Now you should see your GPU listed as a hardware device, as well as the CPU.

Note, If you already installed CUDA or SDK, then you can try search for the binary clinfo in order to help locate the libs, as the libs will generally live nearby. Try e.g. find /usr -name clinfo or find /opt -name clinfo, stuff like that. You might also try sudo dpkg -L libOpenCL.

Next, prior to installing pyopencl.
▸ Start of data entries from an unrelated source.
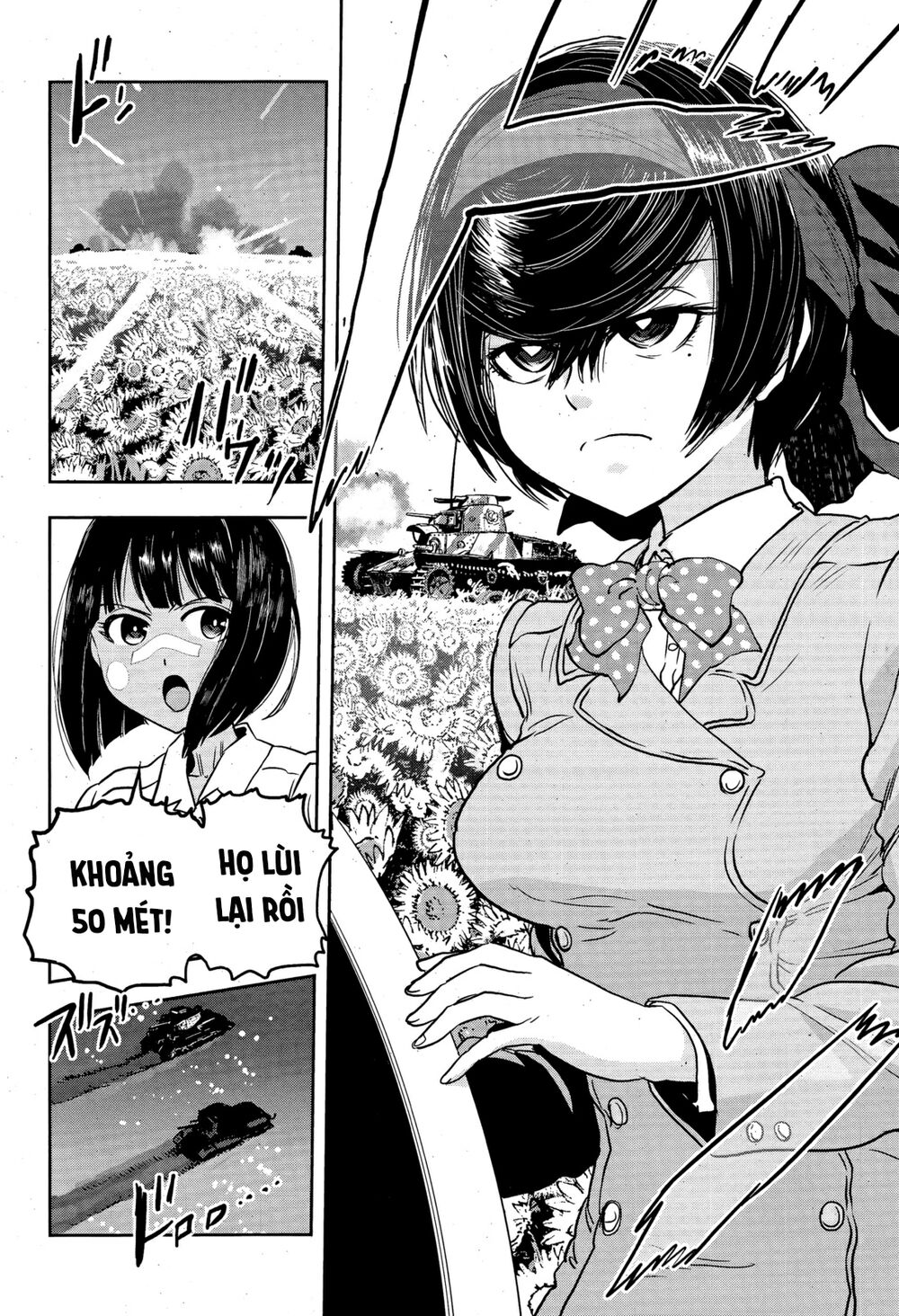 Girls Und Panzer: Ribbon No Musha Chap 48 - Next Chap 49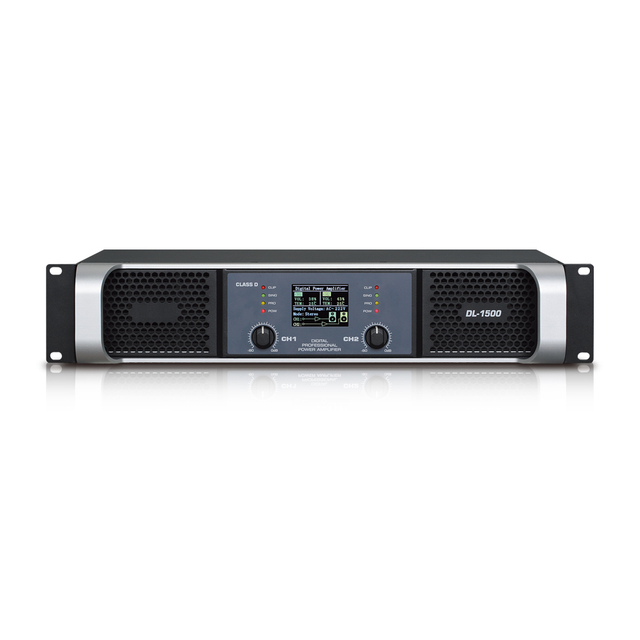 Digital Professional Power Amplifier 4 Channel Home Audio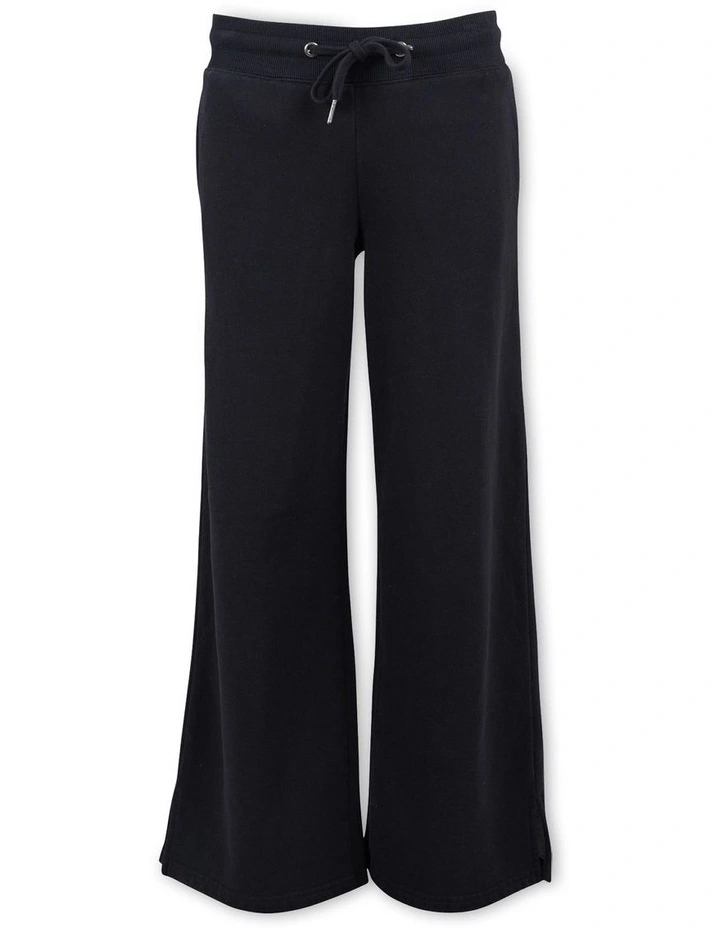 Academy Flare Track Pant (8-16 Years) in Black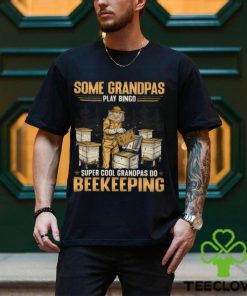 Beekeeping Grandpas Bingo Classic T Shirt 1 Beekeeping Grandpas Bingo Classic T Shirt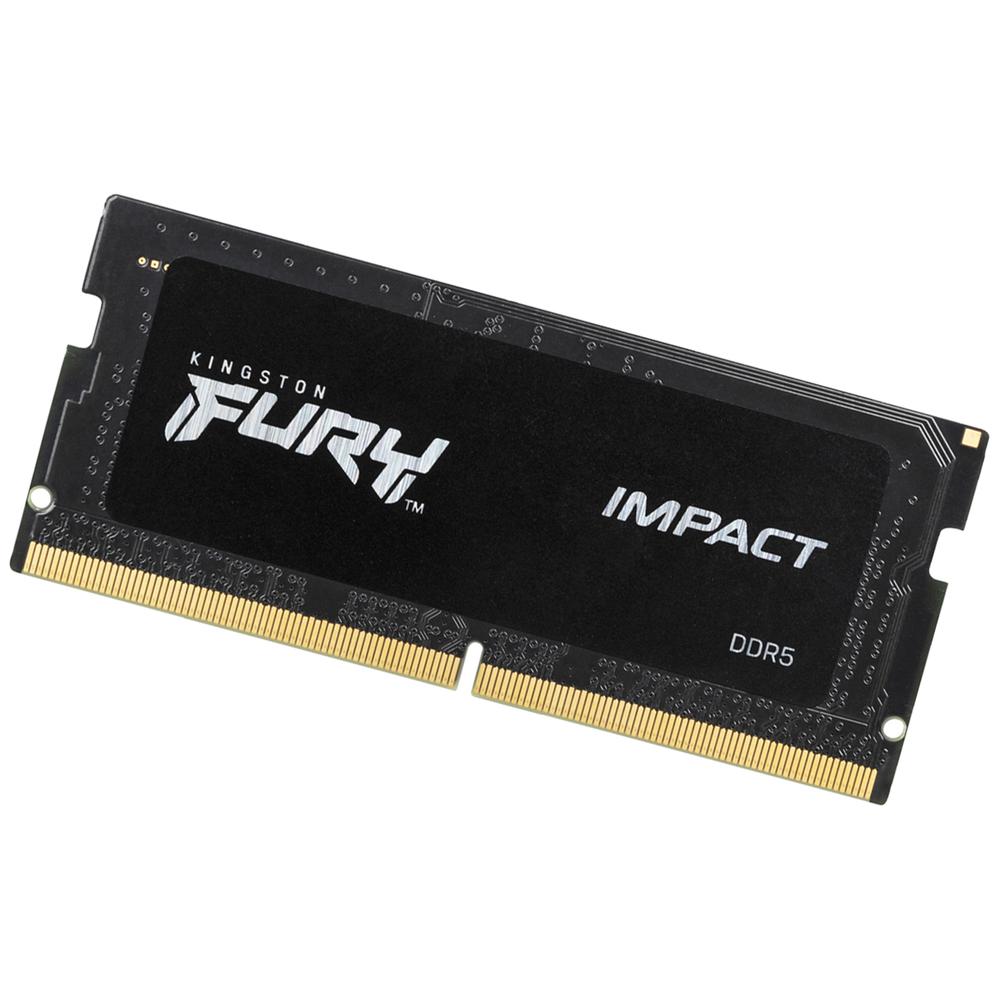 Foto 4 pulgar | Memoria RAM DDR5 16 GB 5600mt/s Kingston Fury Impact 1x16 GB Laptop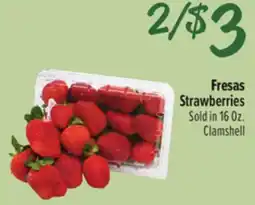 El Super Fresh Fresas / Strawberries offer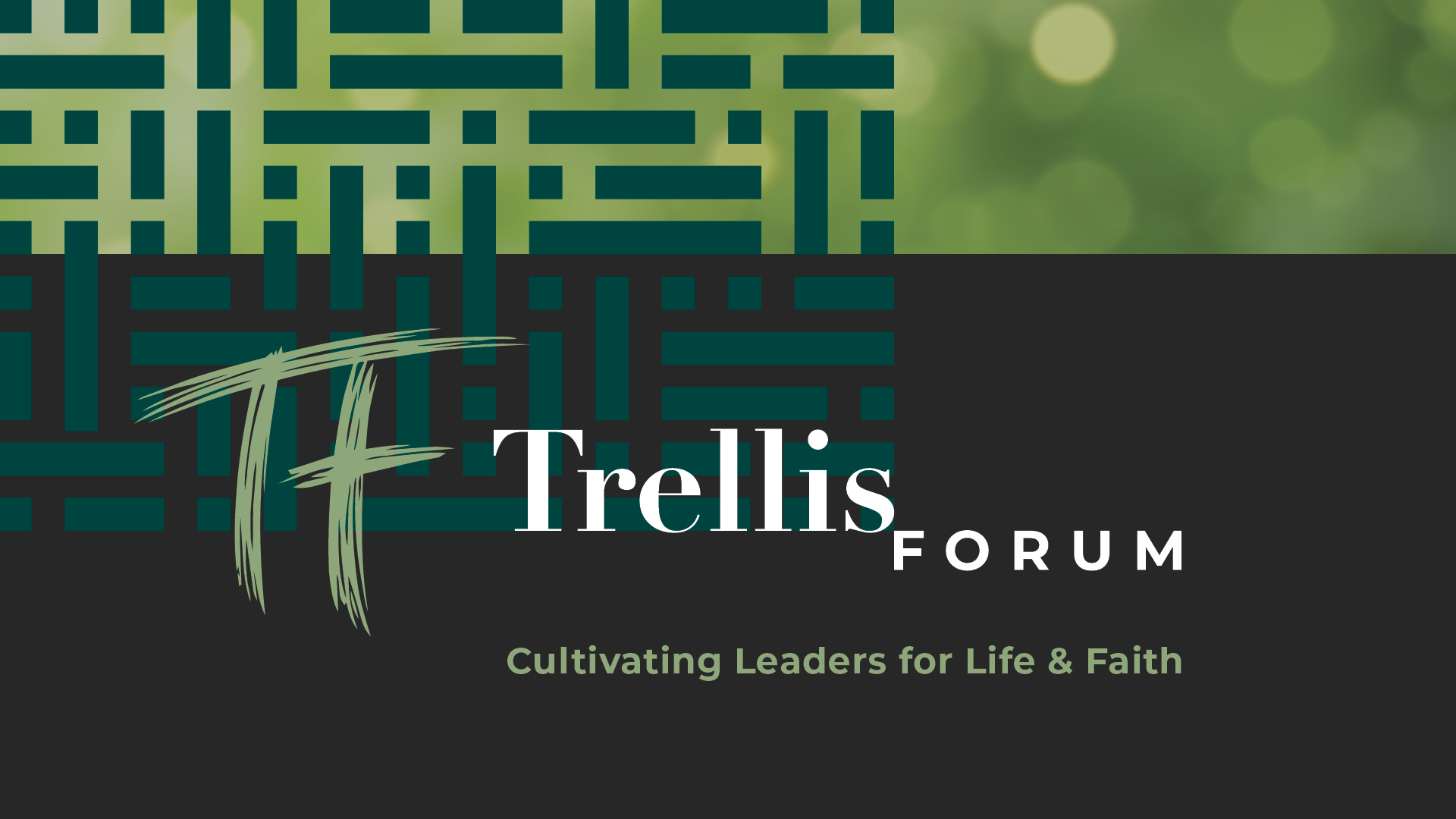 Trellis Forum 2026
I installed the following using pip (some might not be needed)

pip install mako
pip install pytools
pip install pytest
pip install decorator
pip install cffi
pip install appdirs
pip install six

From there I was ready to install pyopencl (see https://wiki.tiker.net/PyOpenCL/Installation/Linux for additional details). I grabbed a recent python-opencl installer (pyopencl-2016.2.1.tar.gz) After unpacking and navigating to the install folder do

python configure.py --cl-inc-dir=/opt/AMDAPPSDK-3.0/include --cl-lib-dir=/opt/AMDAPPSDK-3.0/lib/x86_64/sdk --cl-libname=OpenCL
su -c "make install"

the --cl-inc-dir should contain a folder called CL/ which itself will contain the header files cl.h and opencl.h, amongst others. The --cl-lib-dir should contain the library, e.g. libOpenCL.so, and hence the libname in this case would be OpenCL.

If it worked you should be able to run

python -c "import pyopencl"

without any error messages. Now that you are done, you can begin using pyopencl.